The spicy chemical is called capsaisin. You “taste” it when it binds to temperature receptors in your mouth. It does not activate taste buds like other flavours do, it literally activates heat sensors. That’s why “burning / hot” are such good descriptions, it’s the exact same experience. That’s also why food being hot temperature makes spiciness worse – those both activate the exact same receptors so it adds together.

You have temperature receptors all over, so spicy capsaicin can feel warm anywhere. Mucous membranes (aka nose, eyes, ass) are worse because they are permeable and let the capsaicin through to where the temperature sensors are, where it then activates them.

Anonymous 0 Comments

You can! With mint! (Keep away from your privates unless you’re into that stuff.)

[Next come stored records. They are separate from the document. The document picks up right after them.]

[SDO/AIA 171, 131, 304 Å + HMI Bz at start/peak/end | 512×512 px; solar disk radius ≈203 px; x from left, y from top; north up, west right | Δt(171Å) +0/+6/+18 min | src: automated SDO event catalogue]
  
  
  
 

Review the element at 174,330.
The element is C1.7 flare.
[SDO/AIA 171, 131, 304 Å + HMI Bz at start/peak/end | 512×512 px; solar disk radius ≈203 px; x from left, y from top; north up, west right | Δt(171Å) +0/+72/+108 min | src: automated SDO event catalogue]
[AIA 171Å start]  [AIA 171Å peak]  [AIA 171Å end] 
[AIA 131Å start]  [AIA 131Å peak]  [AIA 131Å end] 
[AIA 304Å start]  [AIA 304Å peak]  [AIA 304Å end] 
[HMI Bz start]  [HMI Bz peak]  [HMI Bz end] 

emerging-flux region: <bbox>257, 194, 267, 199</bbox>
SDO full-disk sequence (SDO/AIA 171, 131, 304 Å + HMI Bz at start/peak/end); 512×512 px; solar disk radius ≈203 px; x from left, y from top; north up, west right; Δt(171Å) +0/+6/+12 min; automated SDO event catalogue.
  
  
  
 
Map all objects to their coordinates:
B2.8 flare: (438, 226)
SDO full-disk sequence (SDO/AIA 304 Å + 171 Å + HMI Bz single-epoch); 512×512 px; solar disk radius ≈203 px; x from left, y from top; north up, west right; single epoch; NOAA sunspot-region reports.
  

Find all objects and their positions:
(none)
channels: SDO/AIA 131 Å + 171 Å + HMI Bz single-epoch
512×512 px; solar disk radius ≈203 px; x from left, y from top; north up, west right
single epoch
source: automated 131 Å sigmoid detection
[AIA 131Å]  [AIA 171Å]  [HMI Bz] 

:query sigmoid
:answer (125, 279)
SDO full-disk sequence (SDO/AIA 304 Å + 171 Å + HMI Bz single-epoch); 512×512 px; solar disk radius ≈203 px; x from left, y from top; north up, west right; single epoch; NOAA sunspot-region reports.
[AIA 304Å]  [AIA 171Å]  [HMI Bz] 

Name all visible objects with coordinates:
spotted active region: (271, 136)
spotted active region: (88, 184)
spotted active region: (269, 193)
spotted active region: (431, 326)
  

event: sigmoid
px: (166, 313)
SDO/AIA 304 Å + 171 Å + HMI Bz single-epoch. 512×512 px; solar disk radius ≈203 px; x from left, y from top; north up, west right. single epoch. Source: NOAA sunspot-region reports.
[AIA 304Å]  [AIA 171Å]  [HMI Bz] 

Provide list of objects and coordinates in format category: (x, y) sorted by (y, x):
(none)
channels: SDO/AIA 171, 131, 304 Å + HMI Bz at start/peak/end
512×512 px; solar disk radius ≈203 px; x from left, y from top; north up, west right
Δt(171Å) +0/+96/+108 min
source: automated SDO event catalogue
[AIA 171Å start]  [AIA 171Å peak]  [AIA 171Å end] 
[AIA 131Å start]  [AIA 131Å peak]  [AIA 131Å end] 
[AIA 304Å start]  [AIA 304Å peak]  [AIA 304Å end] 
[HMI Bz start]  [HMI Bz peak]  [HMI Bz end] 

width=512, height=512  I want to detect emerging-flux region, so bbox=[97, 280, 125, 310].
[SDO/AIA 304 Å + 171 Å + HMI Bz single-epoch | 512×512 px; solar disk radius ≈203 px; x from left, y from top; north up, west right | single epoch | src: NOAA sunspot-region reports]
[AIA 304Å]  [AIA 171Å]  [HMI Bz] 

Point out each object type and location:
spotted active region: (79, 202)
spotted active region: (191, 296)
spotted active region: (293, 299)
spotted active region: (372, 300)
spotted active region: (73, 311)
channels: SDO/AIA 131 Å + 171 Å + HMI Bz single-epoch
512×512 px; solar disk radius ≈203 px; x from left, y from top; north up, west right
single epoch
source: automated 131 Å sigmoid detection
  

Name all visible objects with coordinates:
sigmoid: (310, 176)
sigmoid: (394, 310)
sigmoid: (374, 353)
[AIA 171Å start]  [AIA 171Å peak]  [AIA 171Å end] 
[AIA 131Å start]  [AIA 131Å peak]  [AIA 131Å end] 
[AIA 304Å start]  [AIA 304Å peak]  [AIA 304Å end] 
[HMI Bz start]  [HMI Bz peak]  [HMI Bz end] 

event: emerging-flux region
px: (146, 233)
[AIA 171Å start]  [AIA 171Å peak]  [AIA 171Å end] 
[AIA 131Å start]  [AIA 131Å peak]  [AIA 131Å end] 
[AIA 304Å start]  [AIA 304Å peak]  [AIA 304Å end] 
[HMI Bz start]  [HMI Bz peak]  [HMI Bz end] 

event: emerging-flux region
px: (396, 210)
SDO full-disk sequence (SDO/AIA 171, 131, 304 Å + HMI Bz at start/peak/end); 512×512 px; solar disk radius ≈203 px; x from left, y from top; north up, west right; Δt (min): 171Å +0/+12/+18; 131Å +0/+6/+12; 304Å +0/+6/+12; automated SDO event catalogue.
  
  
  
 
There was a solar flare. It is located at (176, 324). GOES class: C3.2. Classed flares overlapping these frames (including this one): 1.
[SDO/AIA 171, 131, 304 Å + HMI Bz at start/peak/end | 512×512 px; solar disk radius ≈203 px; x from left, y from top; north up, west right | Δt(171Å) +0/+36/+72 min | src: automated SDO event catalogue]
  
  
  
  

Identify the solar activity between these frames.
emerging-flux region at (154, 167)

menthol (cold), capsaicin (hot), skin go “wtf is happening to me?”

Also, some cursed knowledge I have. If you eat a spicy pepper, and then brush your teeth to try and get the spicy off your tongue, hot and cold sensation chemicals DO NOT cancel each other out.

So if you ever want to know what hellfire tastes like, while also being electrocuted, eat a ghost pepper and brush your teeth with minty toothpaste.

Anonymous 0 Comments

Capsaicin, the chemical that makes peppers spicy, is just a painful irritant that gives off a warm feeling. This can happen anywhere on the body you have pain nerves. It’s not a flavor given off by a group of chemical compounds like sweet, savory, or salty, just your tongue reacting to being organically maced.

Anonymous 0 Comments

Spicy food is not actually a taste. It’s a feeling. Spicy food has a chemical called capsaicin that latched onto your heat detection cells, and makes colder things seem hotter. So something that in actually is ~100 degrees (inside your mouth) feels much hotter. That works with other parts of your body too. Your hand (~95 degrees) feels much hotter, and what you are feeling is literally a fake burning sensation caused by the capsaicin.

Anonymous 0 Comments

Because “spice” is actually a targeted response of pain receptors, and you have pain receptors in more places than just your tongue.